Use Google Analytics to understand your ad traffic and site visitors
Traffic should be broken down into meaningful segments using URL channels, custom channels or even Google Ad Manager ad units. This will enable you to understand how changes to traffic sources or implementation can affect your ad traffic. Google Analytics can be used to get further information about site visitors and to identify any anomalies with regards to user behaviour.

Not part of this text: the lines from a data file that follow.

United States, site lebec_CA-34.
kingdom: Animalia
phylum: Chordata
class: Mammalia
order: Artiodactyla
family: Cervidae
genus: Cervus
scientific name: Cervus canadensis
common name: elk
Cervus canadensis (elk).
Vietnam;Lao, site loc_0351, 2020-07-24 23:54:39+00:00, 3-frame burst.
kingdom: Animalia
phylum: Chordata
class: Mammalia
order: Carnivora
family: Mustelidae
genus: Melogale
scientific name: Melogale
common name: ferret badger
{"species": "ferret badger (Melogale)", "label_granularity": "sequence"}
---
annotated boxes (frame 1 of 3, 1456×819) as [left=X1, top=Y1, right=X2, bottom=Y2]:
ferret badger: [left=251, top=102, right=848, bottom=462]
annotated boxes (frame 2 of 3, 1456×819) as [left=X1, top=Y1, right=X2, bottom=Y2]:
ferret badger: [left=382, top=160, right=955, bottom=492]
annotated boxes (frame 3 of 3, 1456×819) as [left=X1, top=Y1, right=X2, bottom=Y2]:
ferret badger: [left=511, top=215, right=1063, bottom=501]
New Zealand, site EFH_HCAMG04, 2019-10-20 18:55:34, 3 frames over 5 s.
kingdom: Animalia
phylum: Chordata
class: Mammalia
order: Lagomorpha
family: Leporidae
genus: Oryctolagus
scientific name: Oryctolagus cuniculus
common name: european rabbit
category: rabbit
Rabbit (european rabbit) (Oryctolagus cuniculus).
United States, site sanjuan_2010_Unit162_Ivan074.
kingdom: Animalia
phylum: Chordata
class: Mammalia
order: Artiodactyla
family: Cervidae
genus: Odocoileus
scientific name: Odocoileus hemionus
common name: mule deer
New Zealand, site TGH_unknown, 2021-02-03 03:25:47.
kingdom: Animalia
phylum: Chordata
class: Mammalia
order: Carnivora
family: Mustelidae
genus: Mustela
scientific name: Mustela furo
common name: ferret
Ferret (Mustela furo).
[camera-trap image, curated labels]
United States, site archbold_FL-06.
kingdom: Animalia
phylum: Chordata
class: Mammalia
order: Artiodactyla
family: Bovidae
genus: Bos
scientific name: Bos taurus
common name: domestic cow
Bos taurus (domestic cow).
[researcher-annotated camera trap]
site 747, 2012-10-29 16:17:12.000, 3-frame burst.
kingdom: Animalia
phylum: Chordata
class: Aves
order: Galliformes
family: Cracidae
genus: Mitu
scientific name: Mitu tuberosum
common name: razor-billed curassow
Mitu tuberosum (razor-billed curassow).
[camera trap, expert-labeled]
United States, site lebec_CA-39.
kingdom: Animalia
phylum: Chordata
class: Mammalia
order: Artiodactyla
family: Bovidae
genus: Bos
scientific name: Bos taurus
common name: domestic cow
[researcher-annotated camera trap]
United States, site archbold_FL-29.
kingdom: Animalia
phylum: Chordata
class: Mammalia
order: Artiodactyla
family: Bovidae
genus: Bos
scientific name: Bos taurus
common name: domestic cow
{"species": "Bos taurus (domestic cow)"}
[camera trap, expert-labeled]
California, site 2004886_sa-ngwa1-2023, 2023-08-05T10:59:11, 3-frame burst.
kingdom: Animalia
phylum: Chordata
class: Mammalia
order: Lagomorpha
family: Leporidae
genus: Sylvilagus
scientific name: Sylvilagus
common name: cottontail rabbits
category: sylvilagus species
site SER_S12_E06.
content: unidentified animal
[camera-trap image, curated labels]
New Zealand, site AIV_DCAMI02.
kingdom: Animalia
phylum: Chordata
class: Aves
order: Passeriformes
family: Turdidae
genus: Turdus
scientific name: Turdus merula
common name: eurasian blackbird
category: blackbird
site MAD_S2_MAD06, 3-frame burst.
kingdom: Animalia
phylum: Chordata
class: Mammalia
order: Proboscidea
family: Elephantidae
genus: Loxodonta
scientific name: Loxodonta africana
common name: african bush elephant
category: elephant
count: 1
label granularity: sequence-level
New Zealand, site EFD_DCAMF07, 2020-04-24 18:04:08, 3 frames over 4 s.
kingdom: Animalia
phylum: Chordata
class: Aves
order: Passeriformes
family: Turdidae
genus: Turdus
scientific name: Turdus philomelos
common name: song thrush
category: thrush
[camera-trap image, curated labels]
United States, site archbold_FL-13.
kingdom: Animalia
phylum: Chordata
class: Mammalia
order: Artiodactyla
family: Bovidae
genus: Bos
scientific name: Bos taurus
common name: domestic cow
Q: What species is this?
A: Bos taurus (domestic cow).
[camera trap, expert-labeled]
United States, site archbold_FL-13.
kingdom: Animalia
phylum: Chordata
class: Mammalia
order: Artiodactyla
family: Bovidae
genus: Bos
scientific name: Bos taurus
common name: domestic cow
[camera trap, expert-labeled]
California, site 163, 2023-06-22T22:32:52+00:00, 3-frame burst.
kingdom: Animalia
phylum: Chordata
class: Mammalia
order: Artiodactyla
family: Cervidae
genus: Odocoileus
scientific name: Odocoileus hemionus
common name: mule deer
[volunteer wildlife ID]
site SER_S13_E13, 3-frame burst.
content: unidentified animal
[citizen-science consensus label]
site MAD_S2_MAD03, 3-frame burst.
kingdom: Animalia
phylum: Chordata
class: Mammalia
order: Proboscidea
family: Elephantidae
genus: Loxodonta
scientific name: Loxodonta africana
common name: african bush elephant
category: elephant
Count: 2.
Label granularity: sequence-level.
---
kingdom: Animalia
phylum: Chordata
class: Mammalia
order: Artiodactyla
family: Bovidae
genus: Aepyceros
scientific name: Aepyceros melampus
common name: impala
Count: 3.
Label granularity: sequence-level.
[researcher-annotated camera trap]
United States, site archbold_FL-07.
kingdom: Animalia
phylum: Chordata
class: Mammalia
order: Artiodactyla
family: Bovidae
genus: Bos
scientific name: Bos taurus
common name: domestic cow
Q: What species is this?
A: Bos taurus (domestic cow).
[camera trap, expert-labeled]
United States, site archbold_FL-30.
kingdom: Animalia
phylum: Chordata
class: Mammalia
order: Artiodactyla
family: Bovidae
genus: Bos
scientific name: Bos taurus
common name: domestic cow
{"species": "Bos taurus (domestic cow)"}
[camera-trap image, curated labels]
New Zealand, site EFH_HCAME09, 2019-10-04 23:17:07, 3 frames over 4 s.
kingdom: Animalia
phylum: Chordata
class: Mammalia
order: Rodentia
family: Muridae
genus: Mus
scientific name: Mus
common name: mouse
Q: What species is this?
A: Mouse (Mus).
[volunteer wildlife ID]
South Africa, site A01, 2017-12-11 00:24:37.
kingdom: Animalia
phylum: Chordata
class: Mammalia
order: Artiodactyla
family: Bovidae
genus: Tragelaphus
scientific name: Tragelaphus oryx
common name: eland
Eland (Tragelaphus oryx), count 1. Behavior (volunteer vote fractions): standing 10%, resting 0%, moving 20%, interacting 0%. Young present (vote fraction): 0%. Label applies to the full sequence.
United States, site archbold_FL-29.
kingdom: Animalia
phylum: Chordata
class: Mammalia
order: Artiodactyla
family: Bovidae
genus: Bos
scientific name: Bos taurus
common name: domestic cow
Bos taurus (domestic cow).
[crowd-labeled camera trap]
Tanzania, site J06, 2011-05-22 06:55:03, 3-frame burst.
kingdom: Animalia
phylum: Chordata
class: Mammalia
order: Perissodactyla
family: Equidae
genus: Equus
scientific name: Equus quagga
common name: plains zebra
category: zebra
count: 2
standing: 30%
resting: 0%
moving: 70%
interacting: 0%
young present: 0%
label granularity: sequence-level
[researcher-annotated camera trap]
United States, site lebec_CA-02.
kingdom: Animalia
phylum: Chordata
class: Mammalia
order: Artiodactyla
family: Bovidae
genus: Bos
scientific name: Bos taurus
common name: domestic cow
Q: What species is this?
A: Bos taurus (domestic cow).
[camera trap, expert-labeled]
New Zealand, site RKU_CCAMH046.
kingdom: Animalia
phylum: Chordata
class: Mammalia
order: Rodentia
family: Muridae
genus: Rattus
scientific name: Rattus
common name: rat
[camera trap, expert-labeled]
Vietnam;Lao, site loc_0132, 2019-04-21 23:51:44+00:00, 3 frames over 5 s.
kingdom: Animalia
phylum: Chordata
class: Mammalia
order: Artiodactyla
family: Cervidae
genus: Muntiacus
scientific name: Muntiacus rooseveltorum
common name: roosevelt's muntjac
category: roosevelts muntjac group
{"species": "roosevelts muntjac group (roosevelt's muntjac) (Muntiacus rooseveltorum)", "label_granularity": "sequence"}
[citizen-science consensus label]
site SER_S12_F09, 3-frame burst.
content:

Don’t click on your own ads!
Google Publisher policy stipulates that publishers are prohibited from clicking their own ads, regardless of the reason for doing so. If you really must click your own ads, whether that be because your genuinely interested in the destination URL or perhaps you are trying to diagnose delivery issues, use the Google Publisher Console. We have written a complete guide to installing and using the Google Publisher Console which you can view here. In a nutshell, the Google Publisher Console enables publishers to “test click” their own live ads without those clicks being counted towards ad spam.
Blocking bot activity
Unwanted bot activity can cause problems with both Invalid traffic and invalid clicks. There are commercial services that specialise in filtering out non-human traffic, and are able to tackle it in a number of ways. A simpler way to at least reduce bad bot activity is to block known bots either through robots.txt or restricting problematic IPs. CDN services like Cloudflare also provide some affordable protection against this
Steer clear of untrusted or low-quality partners
Partnering with low-quality ad networks, search engines or directory sites puts your site at risk of accumulating invalid traffic. When purchasing site traffic, ensure that you do so in a manner that complies with AdSense policies and monitor your reports closely to gauge the impact that each source has on your ad traffic. Review the traffic provider checklist to guide your discussions with any traffic provider you are considering
Be knowledgeable on Google’s ad placement policies
When implementing ads, ensure that your placement adheres to Google’s ad placement policies and be sure to test this on multiple devices. Google states that ads should not be implemented in a way that they might be mistaken for other site content, such as a menu, navigation, or download links.
If you are a publisher and suspect suspicious activity, you should notify Google immediately.